** EXERCISE DIRECTIONS **
Exact wording is required for every entry; transcribe all of them and leave the images out.

Short text fragments from websites
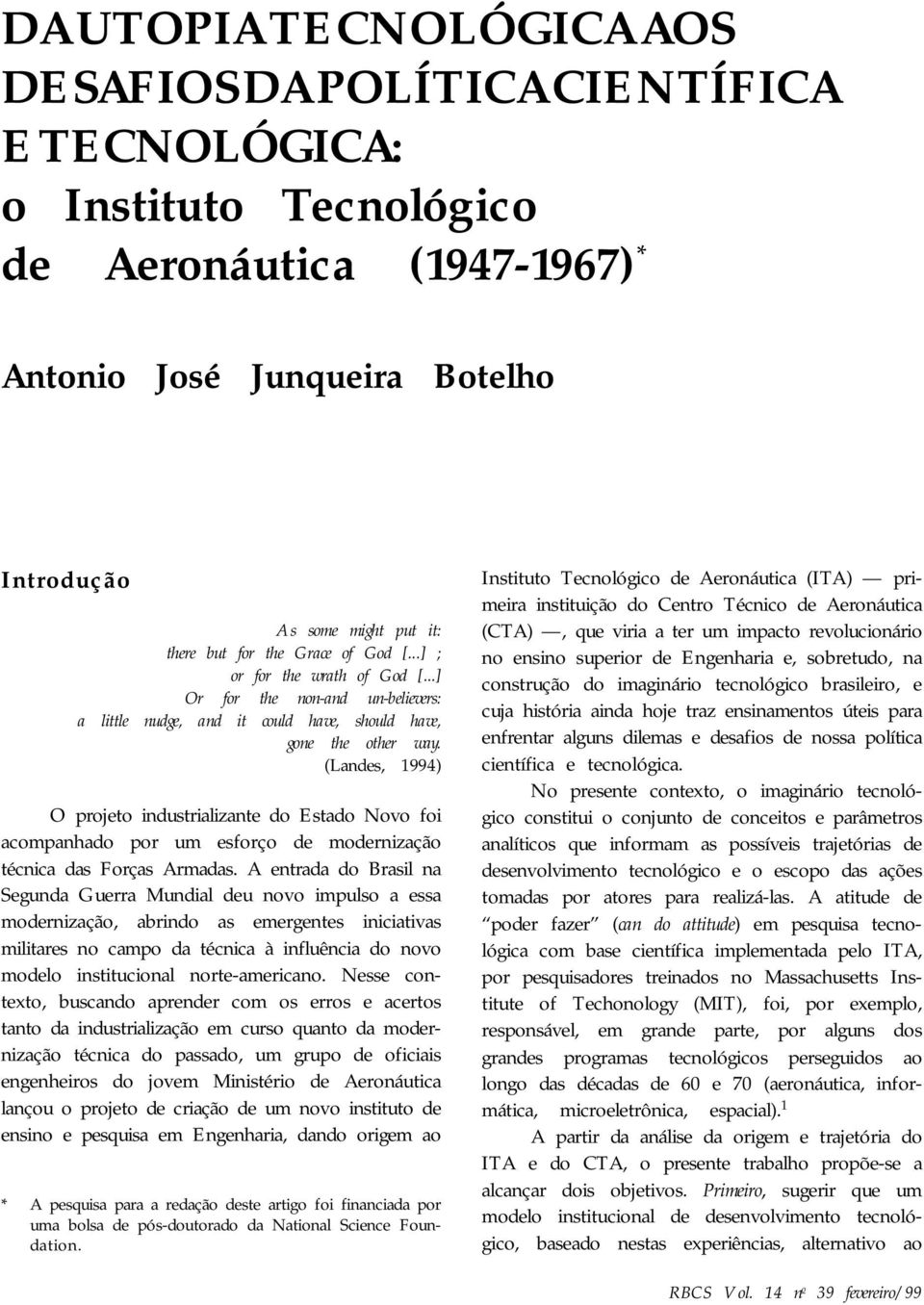 (Landes, 1994) O projeto industrializante do Estado Novo foi acompanhado por um esforço de modernização técnica das Forças Armadas.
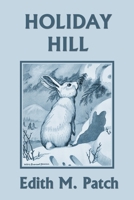 Holiday Hill 163334049X Book Cover
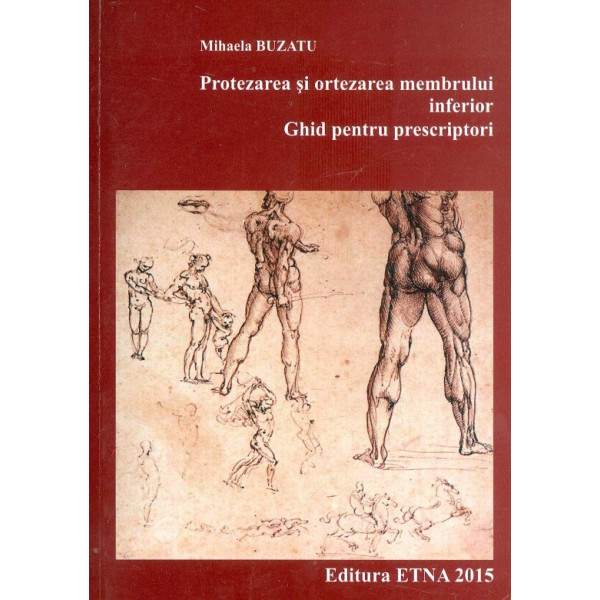 Protezarea si ortezarea membrului inferior. Ghid pentru prescriptori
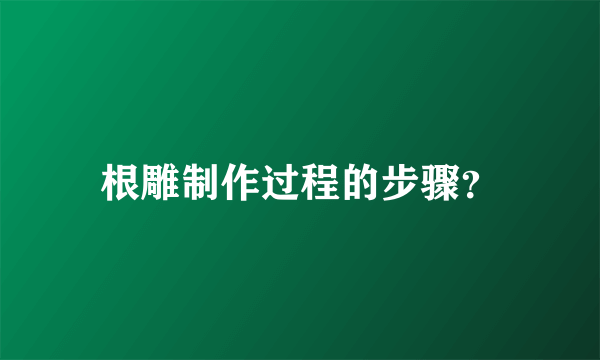 根雕制作过程的步骤？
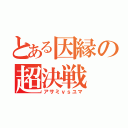 とある因縁の超決戦（アサミｖｓユマ）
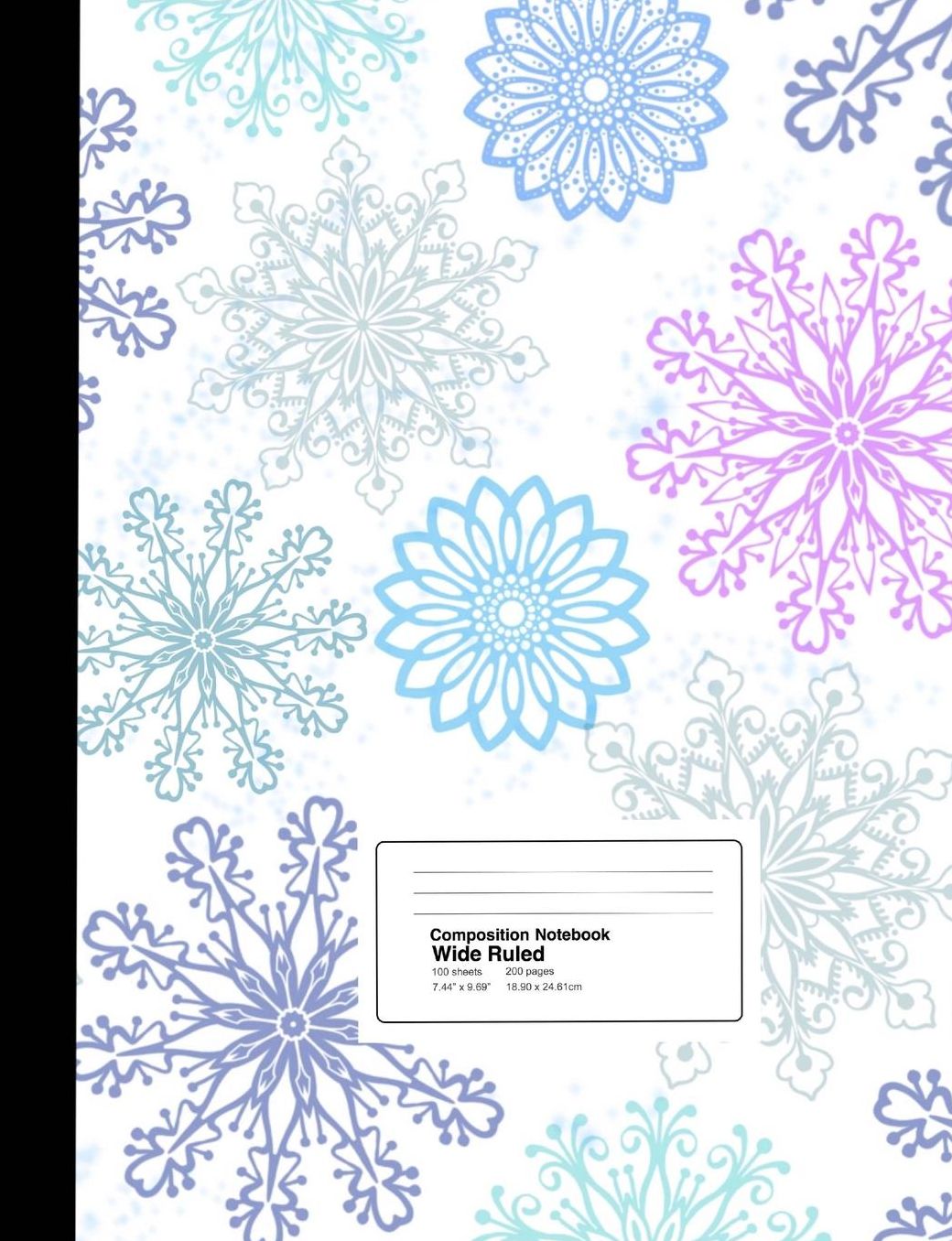 Composition Notebook: Winter Ice & Snowflakes Wide Ruled Composition Notebook 7.44 X 9.59 Inches 100 Sheets / 200 Pages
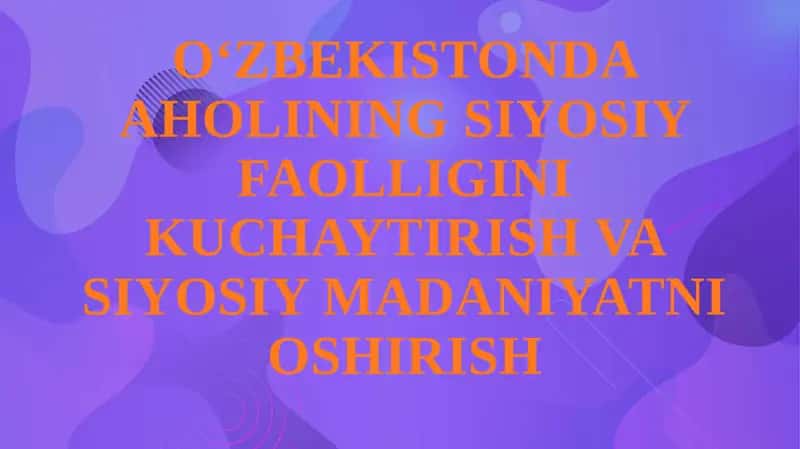 O'zbekistonda Aholini siyosiy faolligini kuchaytirish va siyosiy madaniyatni oshirish 1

** RESPONSE BOX **
 (Landes, 1994) O projeto industrializante do Estado Novo foi acompanhado por um esforço de modernização técnica das Forças Armadas.
 Holiday Hill 163334049X Book Cover
 Protezarea si ortezarea membrului inferior. Ghid pentru prescriptori
 根雕制作过程的步骤？
 とある因縁の超決戦（アサミｖｓユマ）
 Composition Notebook: Winter Ice & Snowflakes Wide Ruled Composition Notebook 7.44 X 9.59 Inches 100 Sheets / 200 Pages
 O'zbekistonda Aholini siyosiy faolligini kuchaytirish va siyosiy madaniyatni oshirish 1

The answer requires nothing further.